Text under study:

..............................

It is monstrously wrong that patients cannot ask for euthanasia

Soran Reader, a moral philosopher facing the prospect of losing her life, memory or thought, is outraged that the law bars living wills

January 8, 2009

Last month I was told I had a brain tumour - a low-grade glioma in my median temporal lobe, to be precise. It is in what the neurosurgeon called "a very eloquent" part of my brain - the part responsible for speech, sensation, thought, memory. It is very mixed up with the surrounding tissue, so surgical removal is not an option.

As this edition of Times Higher Education went to press, I was on my way to have a biopsy, due on 7 January. It carries a real risk of serious complications. I might die. I might suffer brain damage. I might lose large parts of my capacities to think, express myself and remember.

I am a philosopher. I specialise in ethics, particularly "at the receiving end" - issues for the done-to rather than the doer, the patient rather than the agent. So it is interesting, in a macabre way, that I of all people have been given this experience.

I believe with Hannah Arendt that our first duty is to think. To face this surgery, I have to think the real but unbelievable possibility that when I come round, I may be unable to think, remember or speak.

In all that mind-blowing horror, though, the possibility that really threatens to break me is that I may be unable to remember my children. I have already had a glimpse of life without those memories. During recent seizures, I lost my memories of when my daughters were born. The loss of mere dates may seem trivial, but the abyss it has opened to thought is terrifying, a glimpse of my life without my connections and my history.

I am certain that I do not want to live on if that happens. I am terrified by the spectre of loss of self. But I am out of my mind with anger that my own country does not allow me to protect myself and my family from this horror safely. I am anguished at the thought that my children, on top of their grief at the loss of their mother, may have to cope with me as someone else, someone lost in the world or in a vegetative state.

Personal experiences sometimes make ethical issues vivid in ways exercises of imagination cannot match. As a moral philosopher, I am learning a humbling lesson. Until the issue was spelt out for me in the terrifying light of this diagnosis, I had no idea how monstrous our country's euthanasia policies were. I had seen the stories on TV of people being prosecuted for helping family members die, of terminally ill people travelling abroad to be put down, but I had never put two and two together.

..............................

Source data:
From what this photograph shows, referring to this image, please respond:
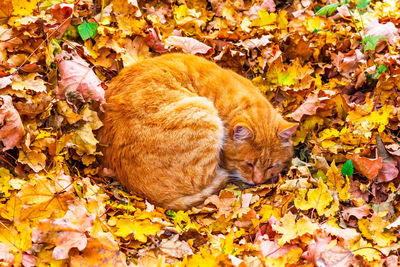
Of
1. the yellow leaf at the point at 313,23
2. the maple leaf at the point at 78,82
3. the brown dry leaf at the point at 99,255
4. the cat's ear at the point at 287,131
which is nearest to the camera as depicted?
the brown dry leaf at the point at 99,255

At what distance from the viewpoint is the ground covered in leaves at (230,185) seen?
2.64m

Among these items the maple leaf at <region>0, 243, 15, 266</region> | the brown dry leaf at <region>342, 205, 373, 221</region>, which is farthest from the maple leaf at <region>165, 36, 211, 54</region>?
the maple leaf at <region>0, 243, 15, 266</region>

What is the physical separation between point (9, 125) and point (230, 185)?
1915 millimetres

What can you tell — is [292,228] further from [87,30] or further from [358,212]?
[87,30]

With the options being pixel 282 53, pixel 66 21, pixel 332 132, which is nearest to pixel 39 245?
pixel 66 21

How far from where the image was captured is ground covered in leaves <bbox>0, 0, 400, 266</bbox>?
8.66 feet

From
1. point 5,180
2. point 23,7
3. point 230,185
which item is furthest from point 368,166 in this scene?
point 23,7

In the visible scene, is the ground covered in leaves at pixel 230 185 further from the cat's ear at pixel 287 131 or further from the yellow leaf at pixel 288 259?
the cat's ear at pixel 287 131

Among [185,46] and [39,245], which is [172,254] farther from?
[185,46]

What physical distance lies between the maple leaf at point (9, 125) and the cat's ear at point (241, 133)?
5.52 feet

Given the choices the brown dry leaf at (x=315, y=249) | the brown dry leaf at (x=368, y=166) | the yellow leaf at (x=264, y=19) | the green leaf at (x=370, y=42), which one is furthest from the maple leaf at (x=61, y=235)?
the yellow leaf at (x=264, y=19)

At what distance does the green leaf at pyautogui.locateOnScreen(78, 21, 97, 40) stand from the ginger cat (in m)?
0.63

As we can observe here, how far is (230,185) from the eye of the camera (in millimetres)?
3850

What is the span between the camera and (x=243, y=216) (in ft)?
10.2
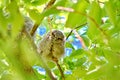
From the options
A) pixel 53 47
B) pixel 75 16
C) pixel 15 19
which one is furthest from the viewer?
pixel 53 47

..............................

Explore the material:
**a)** Retype a passage of the euthanasia article word for word, starting at "As this edition" and ending at "given this experience.".
**b)** Extend the euthanasia article onward from its last sentence.
Leave the rows aside; none of this work depends on them.

Responses per task:
**a)**
As this edition of Times Higher Education went to press, I was on my way to have a biopsy, due on 7 January. It carries a real risk of serious complications. I might die. I might suffer brain damage. I might lose large parts of my capacities to think, express myself and remember.

I am a philosopher. I specialise in ethics, particularly "at the receiving end" - issues for the done-to rather than the doer, the patient rather than the agent. So it is interesting, in a macabre way, that I of all people have been given this experience.

**b)**
My diagnosis has woken me from my mindless moral slumber on this topic, allowed me to feel the absolute outrage and moved me to start making the arguments.

It is completely wrong that UK law does not enable me to protect myself or my children from the loss of my self by arranging to be killed if the surgery goes wrong. It is completely wrong that no one on my excellent five-person neurosurgery team can agree a living will with me. My compassionate and trustworthy neurosurgeon John Crossman and oncologist Joanna Lewis can say only that they will "make sure I am kept comfortable" if massive complications ensue, and hint that they will not strive officiously to keep me alive. They cannot assure me that they will put me out of my misery if that happens. They cannot soothe my terror in ways that the law of any civilised country must allow them to do.

The law must be changed so that people facing fatal or self-destroying conditions do not also have to endure this agony of not being able to protect their selves and their loved ones. The necessary changes are not dramatic, obscure or complex. Best methods for euthanasia need to be identified. Patients need to be enabled to state their preferences, the circumstances under which they want to be killed. There need to be witnesses to make sure statements are authentic and considered, not coerced or motivated by psychological distress, fear or ignorance. Medical teams need to be enabled to give effect to the preferences the patients state. Friends and family members who help at any stage in the process need to be assured that they will not have to face criminal accusations at the same time as they are suffering grief and loss.

It is not rocket science. It is obscenely overdue. I may not be in a position to press further for changes in the law after 7 January, but I hope this article will persuade others to get this tiny little cornerstone of civilisation set right before too many others have had to bear this.